EXERCISE DIRECTIONS: Copy the lines from the one containing "How much separates point" through the one containing "63 centimetres", both included, keeping them exactly as they are.

---- RECORDED DATA

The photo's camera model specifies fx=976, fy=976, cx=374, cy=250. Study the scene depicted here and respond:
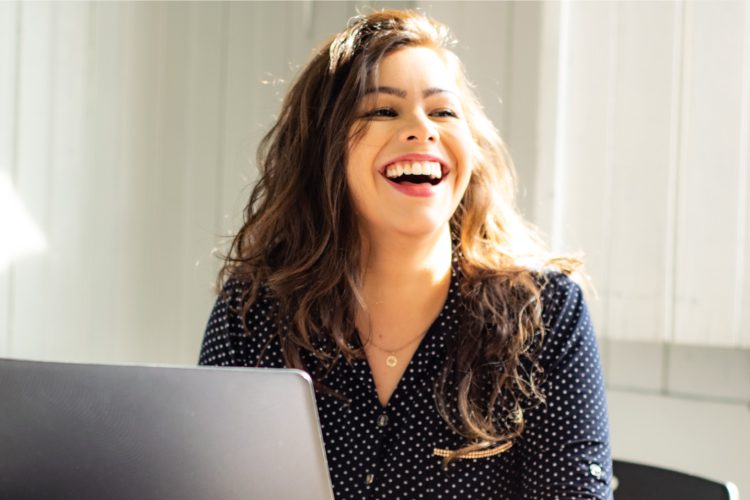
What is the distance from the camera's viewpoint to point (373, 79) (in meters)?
1.49

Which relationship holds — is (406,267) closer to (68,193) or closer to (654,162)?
(654,162)

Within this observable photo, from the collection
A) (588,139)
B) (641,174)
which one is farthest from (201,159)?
(641,174)

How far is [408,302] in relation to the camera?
1543mm

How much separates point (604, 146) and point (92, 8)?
1.34 m

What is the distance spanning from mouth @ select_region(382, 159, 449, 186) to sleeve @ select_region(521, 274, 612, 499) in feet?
0.84

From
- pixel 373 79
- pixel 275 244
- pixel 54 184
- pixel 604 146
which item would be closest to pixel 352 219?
pixel 275 244

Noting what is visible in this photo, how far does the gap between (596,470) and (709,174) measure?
0.86m

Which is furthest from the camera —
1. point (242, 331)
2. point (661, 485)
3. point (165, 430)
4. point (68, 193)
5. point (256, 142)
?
point (256, 142)

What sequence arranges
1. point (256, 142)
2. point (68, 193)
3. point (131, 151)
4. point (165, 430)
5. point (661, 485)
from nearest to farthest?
1. point (165, 430)
2. point (661, 485)
3. point (68, 193)
4. point (131, 151)
5. point (256, 142)

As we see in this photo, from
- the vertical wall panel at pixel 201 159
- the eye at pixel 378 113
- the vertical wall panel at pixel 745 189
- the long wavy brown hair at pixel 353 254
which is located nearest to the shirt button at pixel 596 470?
the long wavy brown hair at pixel 353 254

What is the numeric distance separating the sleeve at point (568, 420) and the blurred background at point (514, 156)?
63 centimetres

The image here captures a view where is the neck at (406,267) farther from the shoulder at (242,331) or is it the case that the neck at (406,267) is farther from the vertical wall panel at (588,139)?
the vertical wall panel at (588,139)

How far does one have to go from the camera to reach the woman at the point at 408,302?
142cm

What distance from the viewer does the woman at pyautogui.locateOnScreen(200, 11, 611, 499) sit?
142cm
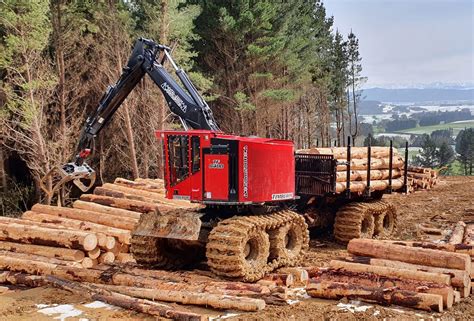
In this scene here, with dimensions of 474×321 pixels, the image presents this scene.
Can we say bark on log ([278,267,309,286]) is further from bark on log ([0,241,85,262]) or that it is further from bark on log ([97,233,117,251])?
bark on log ([0,241,85,262])

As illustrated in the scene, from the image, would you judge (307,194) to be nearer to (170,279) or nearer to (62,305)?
(170,279)

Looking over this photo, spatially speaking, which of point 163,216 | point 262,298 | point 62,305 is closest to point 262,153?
point 163,216

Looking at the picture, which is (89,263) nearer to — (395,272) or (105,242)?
(105,242)

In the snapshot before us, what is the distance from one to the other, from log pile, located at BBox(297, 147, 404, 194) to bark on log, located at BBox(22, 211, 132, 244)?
225 inches

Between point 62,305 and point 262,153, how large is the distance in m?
4.95

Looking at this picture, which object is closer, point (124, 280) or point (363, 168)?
point (124, 280)

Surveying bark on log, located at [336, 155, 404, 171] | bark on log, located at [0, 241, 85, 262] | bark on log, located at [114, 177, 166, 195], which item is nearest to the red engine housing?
bark on log, located at [0, 241, 85, 262]

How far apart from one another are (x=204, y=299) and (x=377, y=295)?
9.88 feet

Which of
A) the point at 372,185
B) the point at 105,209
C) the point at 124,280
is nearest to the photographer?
→ the point at 124,280

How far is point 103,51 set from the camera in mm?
24531

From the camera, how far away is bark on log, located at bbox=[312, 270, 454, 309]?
834cm

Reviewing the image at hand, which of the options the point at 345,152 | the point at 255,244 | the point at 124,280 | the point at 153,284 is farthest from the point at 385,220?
the point at 124,280

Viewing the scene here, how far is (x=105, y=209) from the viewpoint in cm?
1520

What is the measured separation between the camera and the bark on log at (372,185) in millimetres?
13980
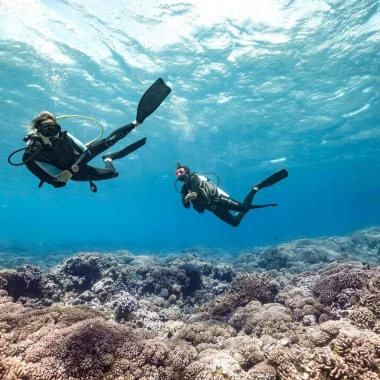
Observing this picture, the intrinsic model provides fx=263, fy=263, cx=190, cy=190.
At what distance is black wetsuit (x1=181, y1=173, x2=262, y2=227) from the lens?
833 cm

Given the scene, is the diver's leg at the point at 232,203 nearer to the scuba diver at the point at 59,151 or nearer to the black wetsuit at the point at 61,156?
the scuba diver at the point at 59,151

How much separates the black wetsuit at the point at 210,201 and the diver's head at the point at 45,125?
14.0 feet

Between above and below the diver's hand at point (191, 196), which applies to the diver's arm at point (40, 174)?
below

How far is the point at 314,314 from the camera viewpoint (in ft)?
19.3

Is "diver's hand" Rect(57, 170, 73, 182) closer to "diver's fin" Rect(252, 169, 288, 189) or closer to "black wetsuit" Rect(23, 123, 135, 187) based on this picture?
"black wetsuit" Rect(23, 123, 135, 187)

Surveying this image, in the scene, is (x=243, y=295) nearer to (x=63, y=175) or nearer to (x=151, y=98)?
(x=63, y=175)

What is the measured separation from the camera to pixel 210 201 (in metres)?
8.92

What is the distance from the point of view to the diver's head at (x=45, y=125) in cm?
481

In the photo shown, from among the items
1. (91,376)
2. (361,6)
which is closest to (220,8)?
(361,6)

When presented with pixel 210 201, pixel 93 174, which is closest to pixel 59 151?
pixel 93 174

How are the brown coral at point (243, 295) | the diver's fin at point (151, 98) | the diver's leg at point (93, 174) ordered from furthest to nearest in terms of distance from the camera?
1. the brown coral at point (243, 295)
2. the diver's fin at point (151, 98)
3. the diver's leg at point (93, 174)

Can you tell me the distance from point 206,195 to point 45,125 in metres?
5.04

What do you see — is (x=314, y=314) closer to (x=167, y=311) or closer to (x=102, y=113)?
(x=167, y=311)

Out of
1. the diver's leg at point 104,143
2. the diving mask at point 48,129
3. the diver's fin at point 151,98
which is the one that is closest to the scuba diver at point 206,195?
the diver's fin at point 151,98
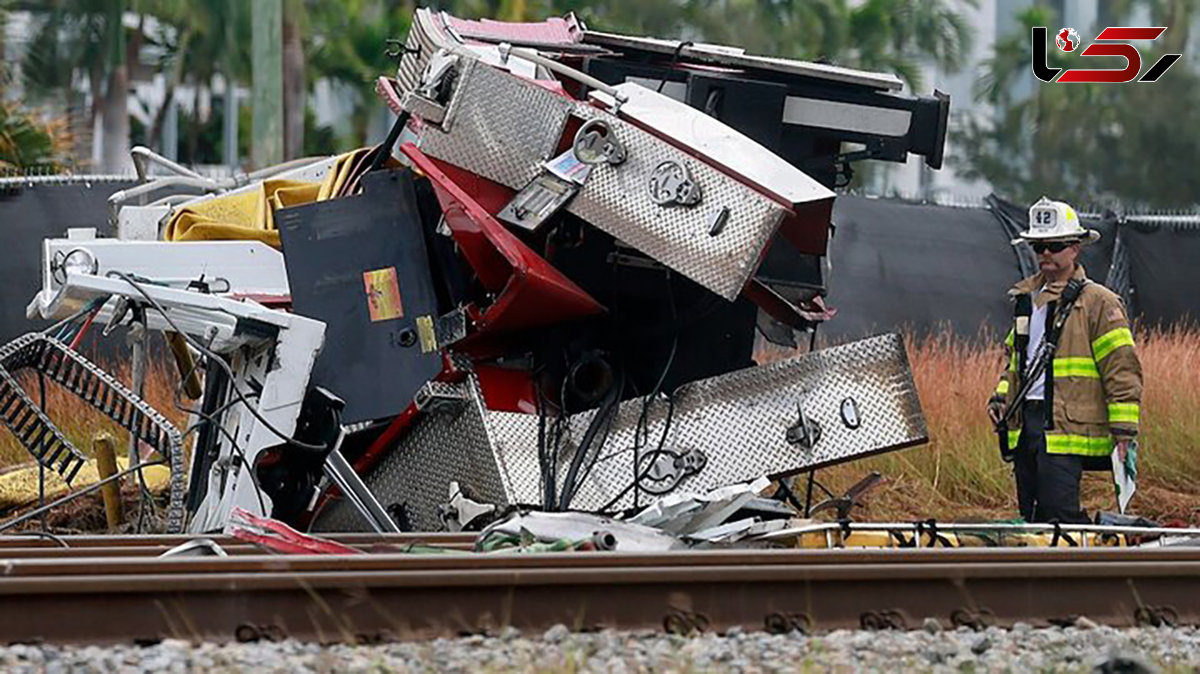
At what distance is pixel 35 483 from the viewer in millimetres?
11125

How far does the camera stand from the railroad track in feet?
19.3

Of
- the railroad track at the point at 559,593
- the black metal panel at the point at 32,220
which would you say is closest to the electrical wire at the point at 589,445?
the railroad track at the point at 559,593

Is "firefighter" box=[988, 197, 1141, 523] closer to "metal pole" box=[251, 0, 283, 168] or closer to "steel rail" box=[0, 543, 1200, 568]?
"steel rail" box=[0, 543, 1200, 568]

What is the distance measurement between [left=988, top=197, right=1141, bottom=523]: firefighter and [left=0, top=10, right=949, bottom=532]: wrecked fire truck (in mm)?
775

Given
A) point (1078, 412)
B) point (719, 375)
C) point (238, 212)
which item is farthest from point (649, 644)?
point (238, 212)

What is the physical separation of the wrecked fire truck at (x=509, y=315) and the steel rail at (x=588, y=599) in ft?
7.18

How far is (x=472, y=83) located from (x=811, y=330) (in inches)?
75.9

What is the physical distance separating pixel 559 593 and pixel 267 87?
1626 centimetres

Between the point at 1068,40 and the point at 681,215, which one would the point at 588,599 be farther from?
the point at 1068,40

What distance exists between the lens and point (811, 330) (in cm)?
973

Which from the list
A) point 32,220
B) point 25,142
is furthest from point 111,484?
point 25,142

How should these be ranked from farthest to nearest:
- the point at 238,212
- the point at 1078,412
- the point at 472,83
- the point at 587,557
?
the point at 238,212
the point at 1078,412
the point at 472,83
the point at 587,557

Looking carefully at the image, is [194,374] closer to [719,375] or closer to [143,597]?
[719,375]

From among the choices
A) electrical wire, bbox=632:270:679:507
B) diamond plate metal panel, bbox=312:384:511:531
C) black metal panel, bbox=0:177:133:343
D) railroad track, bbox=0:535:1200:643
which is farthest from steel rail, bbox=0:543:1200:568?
black metal panel, bbox=0:177:133:343
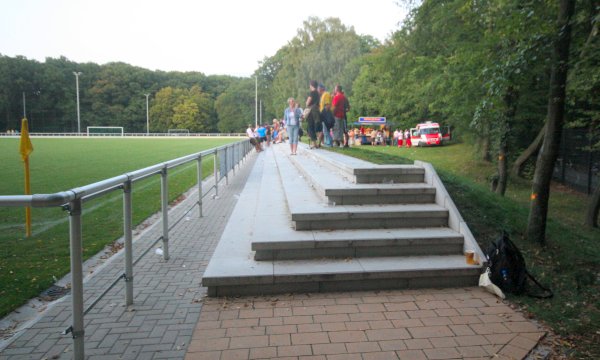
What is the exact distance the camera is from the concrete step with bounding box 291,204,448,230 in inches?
223

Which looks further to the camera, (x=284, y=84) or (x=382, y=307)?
(x=284, y=84)

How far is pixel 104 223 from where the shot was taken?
8.23 m

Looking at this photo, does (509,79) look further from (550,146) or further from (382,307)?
(382,307)

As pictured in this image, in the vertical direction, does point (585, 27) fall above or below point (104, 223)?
above

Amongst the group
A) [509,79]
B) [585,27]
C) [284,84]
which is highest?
[284,84]

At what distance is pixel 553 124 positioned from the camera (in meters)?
6.36

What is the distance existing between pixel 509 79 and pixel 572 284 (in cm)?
325

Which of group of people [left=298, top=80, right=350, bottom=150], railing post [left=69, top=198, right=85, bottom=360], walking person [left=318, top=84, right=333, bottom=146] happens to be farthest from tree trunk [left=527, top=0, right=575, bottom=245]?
walking person [left=318, top=84, right=333, bottom=146]

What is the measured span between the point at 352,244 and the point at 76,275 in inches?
118

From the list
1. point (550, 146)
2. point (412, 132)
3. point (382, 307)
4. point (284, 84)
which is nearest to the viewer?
point (382, 307)

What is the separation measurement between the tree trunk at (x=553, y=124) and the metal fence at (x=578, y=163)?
1045 cm

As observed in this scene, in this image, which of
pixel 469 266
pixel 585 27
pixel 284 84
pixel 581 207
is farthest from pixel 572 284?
pixel 284 84

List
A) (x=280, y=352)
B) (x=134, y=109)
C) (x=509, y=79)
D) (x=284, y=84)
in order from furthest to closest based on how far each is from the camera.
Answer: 1. (x=134, y=109)
2. (x=284, y=84)
3. (x=509, y=79)
4. (x=280, y=352)

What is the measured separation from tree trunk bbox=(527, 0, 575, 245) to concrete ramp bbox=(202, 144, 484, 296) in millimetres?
1513
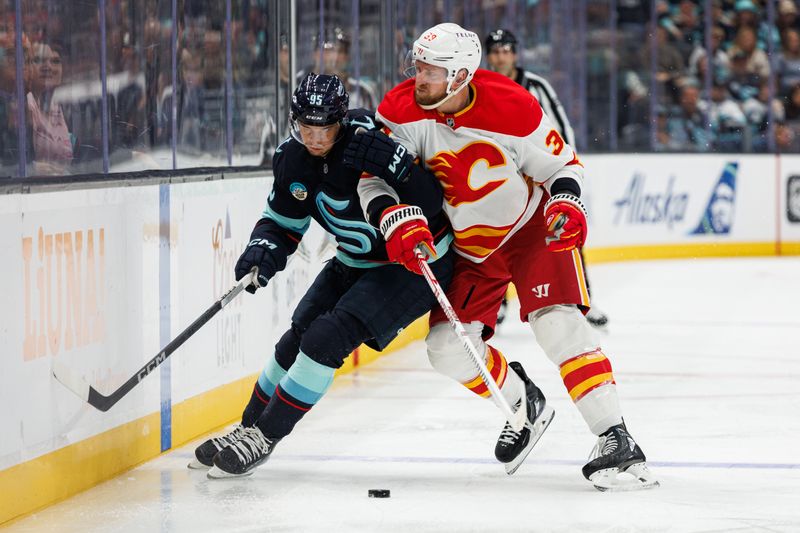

--------

FINISHED TASK:
How much separates point (604, 146) and point (92, 8)?
1.34 m

What is the distance spanning from mouth @ select_region(382, 159, 449, 186) to sleeve @ select_region(521, 274, 612, 499) in feet?
0.84

From
- pixel 373 79
- pixel 275 244
- pixel 54 184
- pixel 604 146
which item would be closest to pixel 352 219?
pixel 275 244

Noting what is visible in this photo, how far does the gap between (596,470) and (709,174) measure?
0.86m

Which is furthest from the camera —
1. point (242, 331)
2. point (661, 485)
3. point (165, 430)
4. point (68, 193)
5. point (256, 142)
?
point (256, 142)

What sequence arranges
1. point (256, 142)
2. point (68, 193)
3. point (131, 151)
4. point (165, 430)
5. point (661, 485)
from nearest to farthest?
1. point (165, 430)
2. point (661, 485)
3. point (68, 193)
4. point (131, 151)
5. point (256, 142)

As we see in this photo, from
- the vertical wall panel at pixel 201 159
- the eye at pixel 378 113
- the vertical wall panel at pixel 745 189
- the long wavy brown hair at pixel 353 254
which is located nearest to the shirt button at pixel 596 470?
the long wavy brown hair at pixel 353 254

What is the numeric distance separating the sleeve at point (568, 420) and the blurred background at point (514, 156)?
63 centimetres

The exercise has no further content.